Asian Canadian arts and culture magazine, Ricepaper, published an article in 2010 on the art of furoshiki – a type of traditional Japanese wrapping cloth used in various folding patterns to transport clothes, gifts, or other goods. According to research furoshiki dates back as far as the Nara period, with its name, meaning "bath spread" derived from the Edo period practice of using them to bundle clothes while at the sentō (public baths). Over time, the furoshiki’s usage extended to serve as a means for merchants to transport their wares or to protect and decorate a gift. Modern furoshiki can be made out of a variety of cloths, including silk, chirimen, cotton, rayon, and nylon. It is not most commonly seen used to wrap and transport lunch boxes (bento) and often double as a table mat. On March 6, 2006, the Japanese Minister of the Environment, Yuriko Koike, created a furoshiki cloth in an effort to promote its use across the modern world.

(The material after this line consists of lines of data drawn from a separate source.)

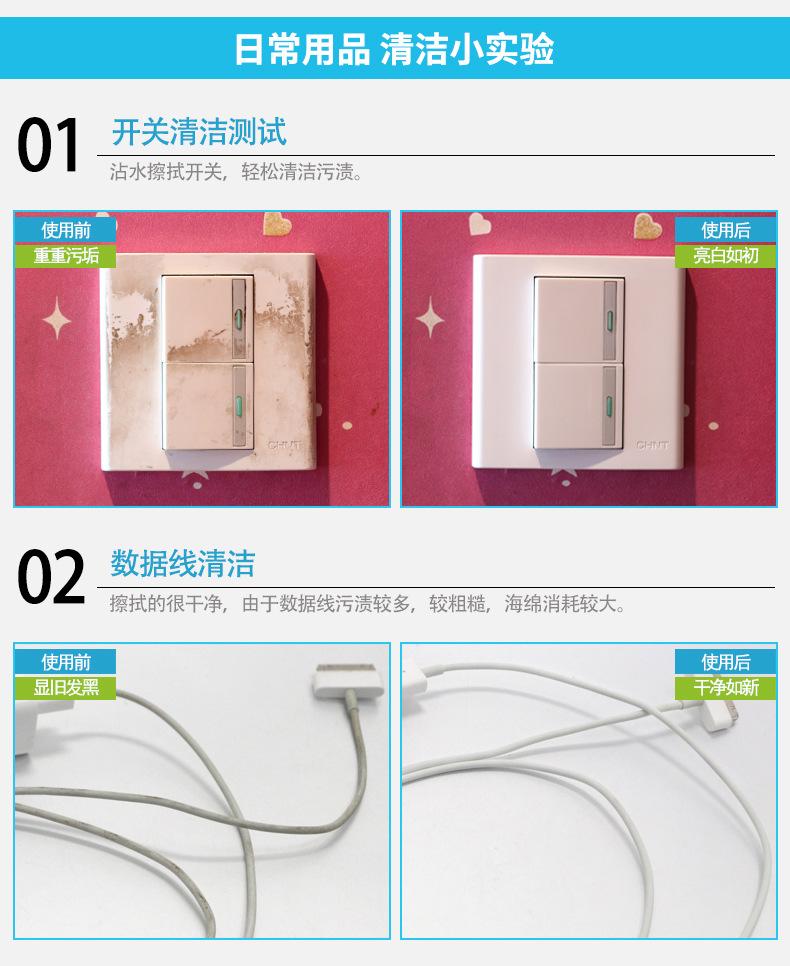 日常用品 清洁小实验

01 开关清洁测试

沾水擦拭开关，轻松清洁污渍。

使用前
重重污垢

CHNT

使用后
亮白如初

CHNT

02 数据线清洁

擦拭的很干净，由于数据线污渍较多，较粗糙，海绵消耗较大。

使用前
显旧发黑

使用后
干净如新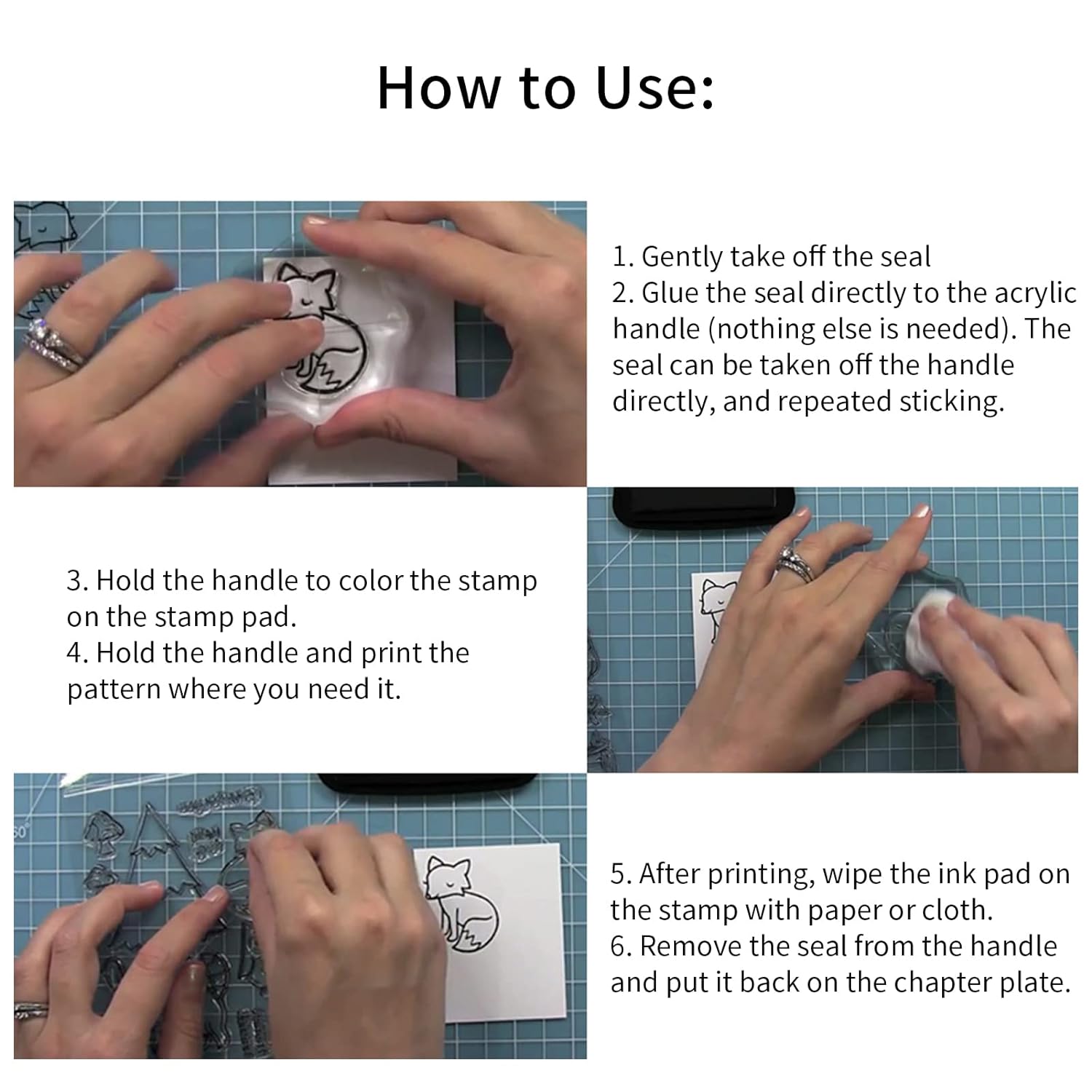 How to Use:

1. Gently take off the seal
2. Glue the seal directly to the acrylic handle (nothing else is needed). The seal can be taken off the handle directly, and repeated sticking.

3. Hold the handle to color the stamp on the stamp pad.
4. Hold the handle and print the pattern where you need it.

5. After printing, wipe the ink pad on the stamp with paper or cloth.
6. Remove the seal from the handle and put it back on the chapter plate.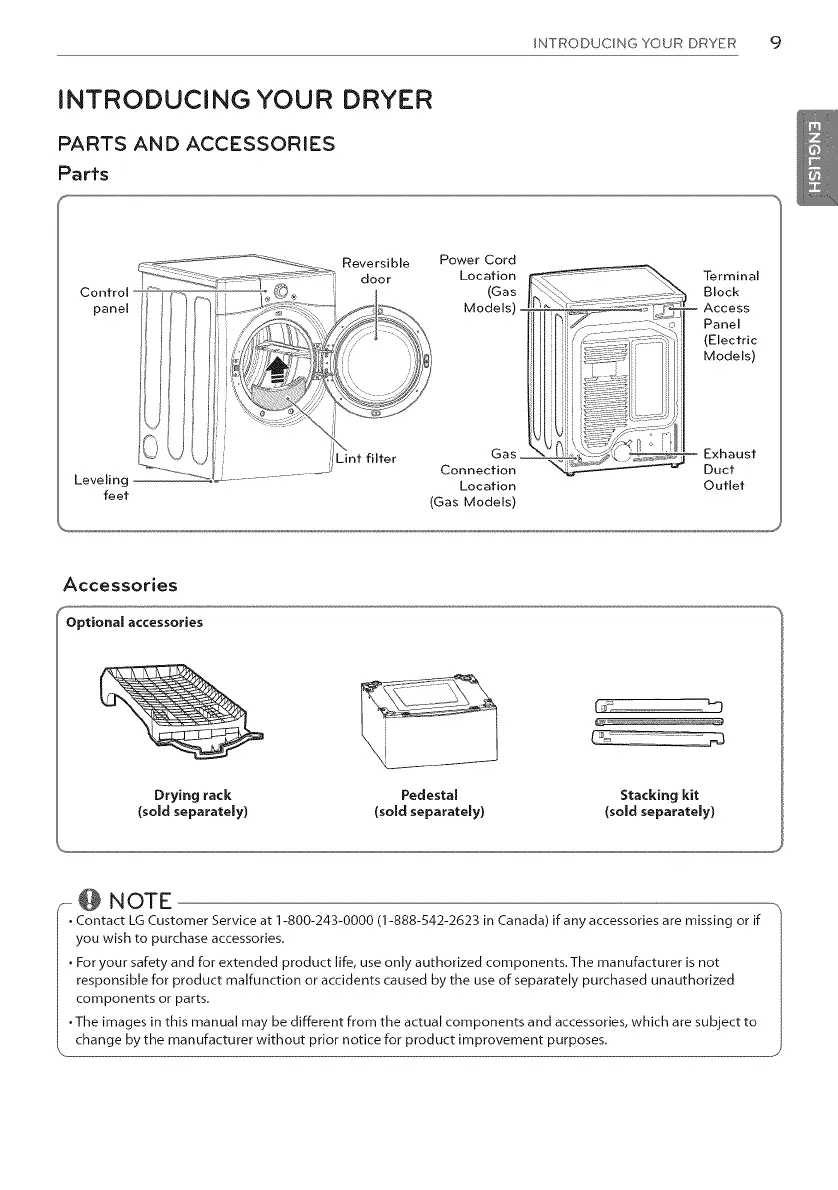 INTRODUCING YOUR DRYER 9

ENGLISH

INTRODUCING YOUR DRYER

PARTS AND ACCESSORIES

Parts

Control panel

Reversible door

Lint filter

Leveling feet

Power Cord Location (Gas Models)

Gas Connection Location (Gas Models)

Terminal Block Access Panel (Electric Models)

Exhaust Duct Outlet

Accessories

Optional accessories

Drying rack (sold separately)

Pedestal (sold separately)

Stacking kit (sold separately)

NOTE

• Contact LG Customer Service at 1-800-243-0000 (1-888-542-2623 in Canada) if any accessories are missing or if you wish to purchase accessories.

• For your safety and for extended product life, use only authorized components. The manufacturer is not responsible for product malfunction or accidents caused by the use of separately purchased unauthorized components or parts.

• The images in this manual may be different from the actual components and accessories, which are subject to change by the manufacturer without prior notice for product improvement purposes.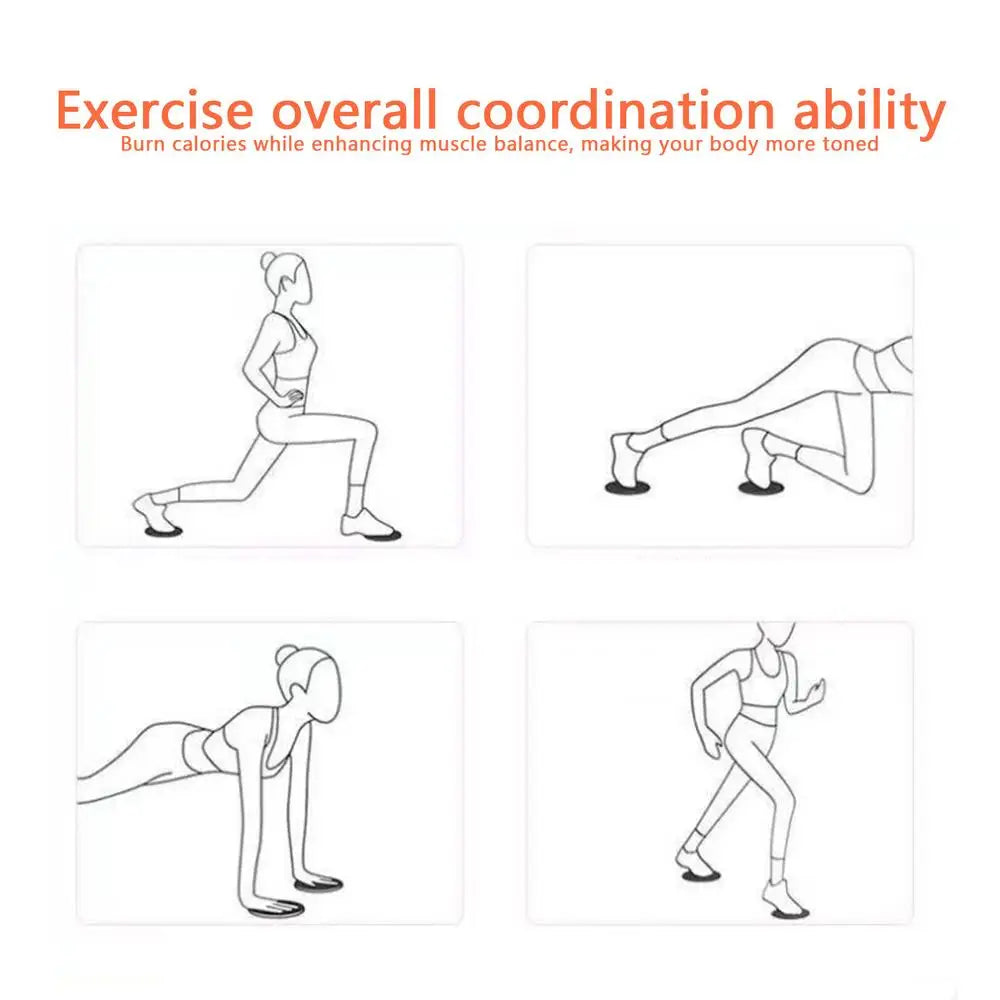 Exercise overall coordination ability

Burn calories while enhancing muscle balance, making your body more toned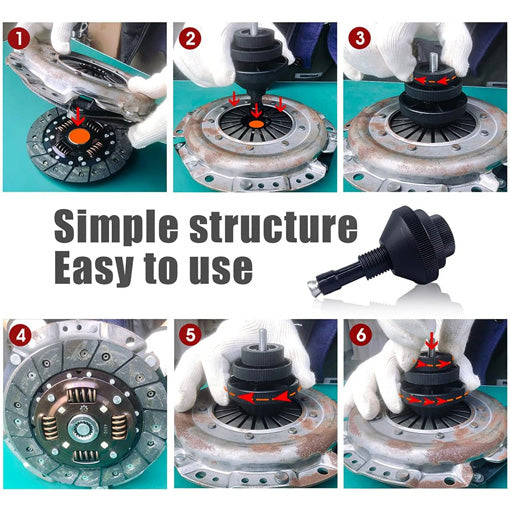 1

2

3

Simple structure
Easy to use

4

5

6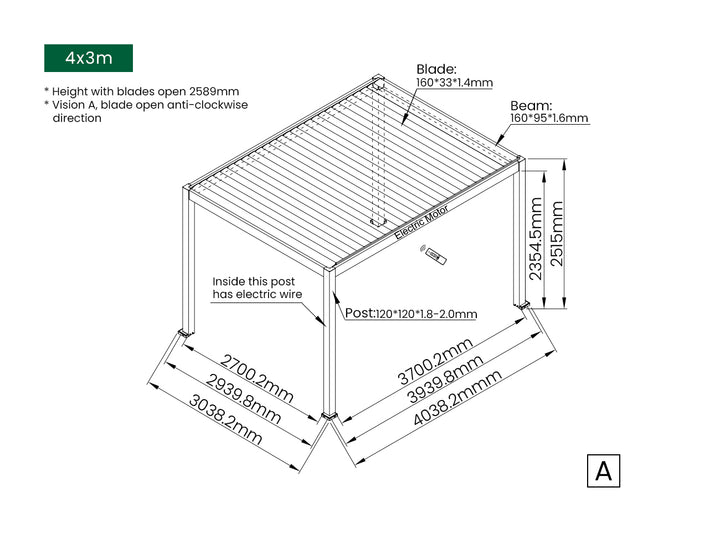 4x3m

* Height with blades open 2589mm
* Vision A, blade open anti-clockwise direction

Blade:
160*33*1.4mm

Beam:
160*95*1.6mm

Electric Motor

2354.5mm
2515mm

Inside this post has electric wire

Post:120*120*1.8-2.0mm

2700.2mm
2939.8mm
3038.2mm

3700.2mm
3939.8mm
4038.2mmm

A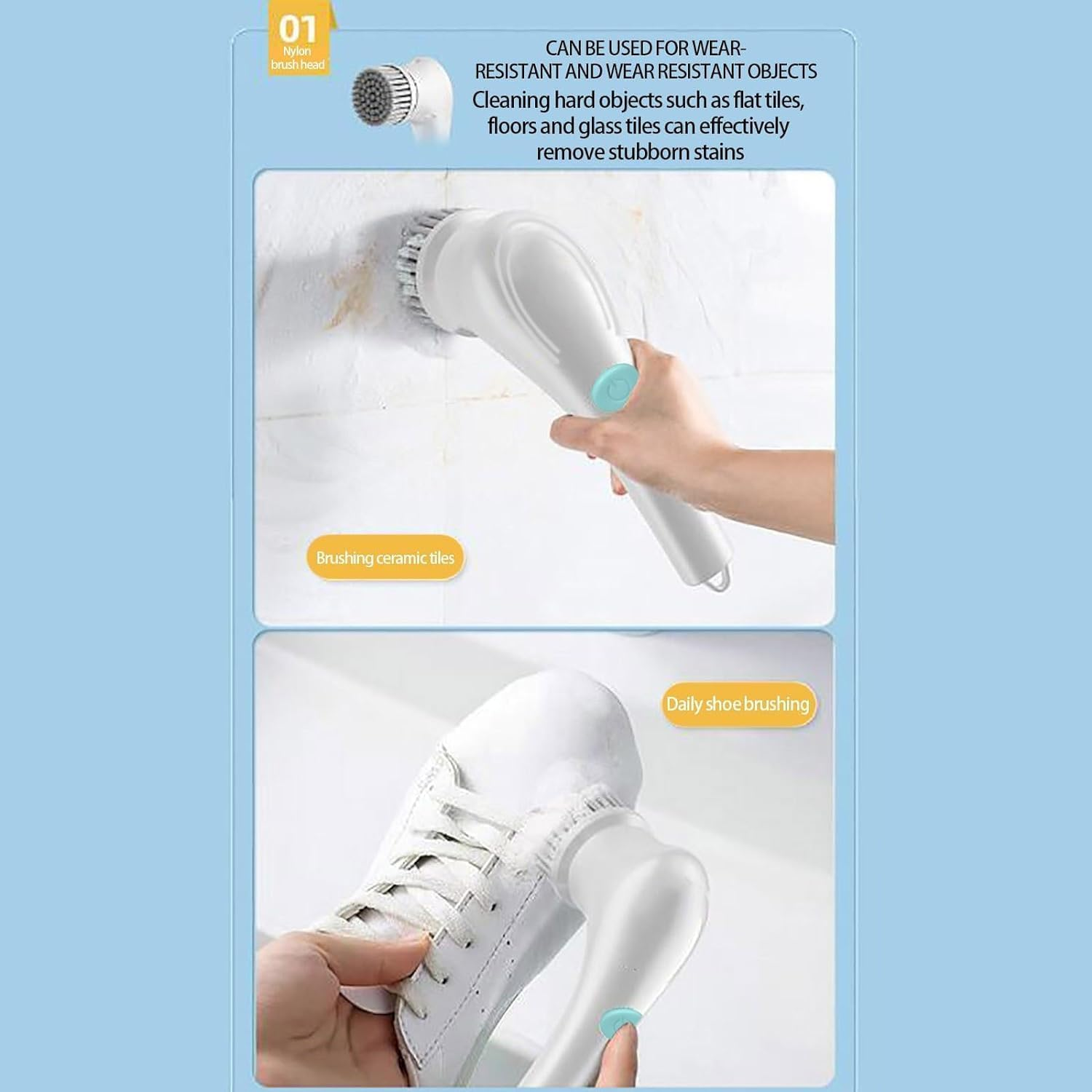 01
Nylon brush head

CAN BE USED FOR WEAR-RESISTANT AND WEAR RESISTANT OBJECTS
Cleaning hard objects such as flat tiles, floors and glass tiles can effectively remove stubborn stains

Brushing ceramic tiles

Daily shoe brushing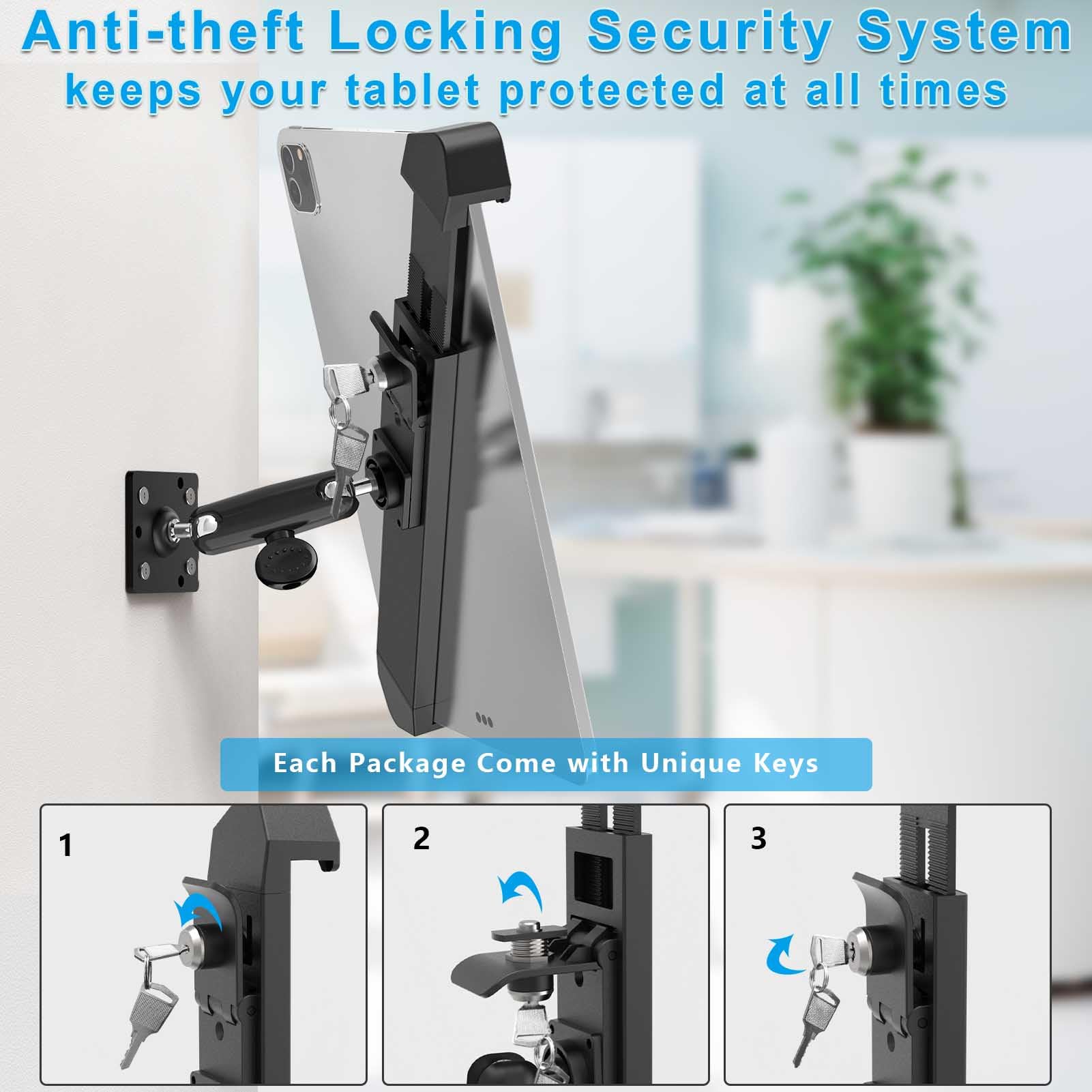 Anti-theft Locking Security System
keeps your tablet protected at all times

Each Package Come with Unique Keys

1

2

3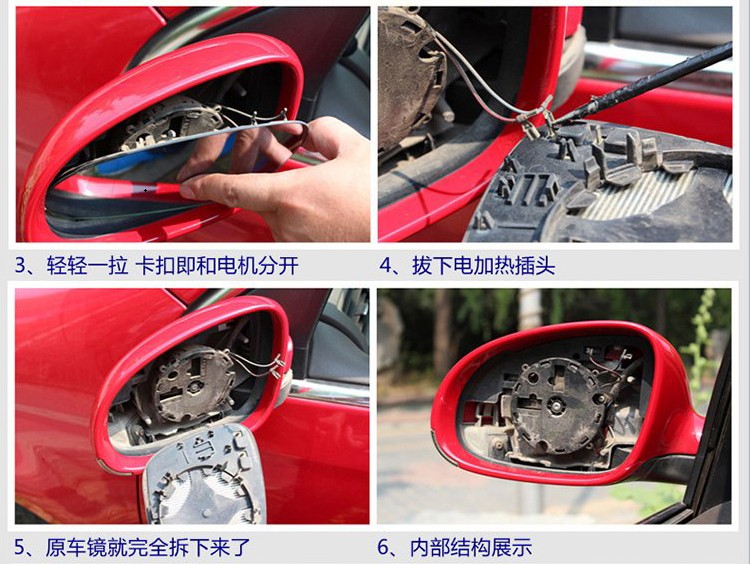 3、轻轻一拉 卡扣即和电机分开

4、拔下电加热插头

5、原车镜就完全拆下来了

6、内部结构展示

Here is a great visual guide from the The Japanese Ministry of the Environment
showing how to wrap all sorts of gift items.
This holiday season, rather than wrapping your gifts in paper that gets torn and tossed after a single use, why not try furoshiki instead. Make your own cloths out of fabric, or use tea-towels or scarves that can be enjoyed by the gift recipient or reused at a later date. Let's make an effort this season to not only give to one another, but to also give back to the environment.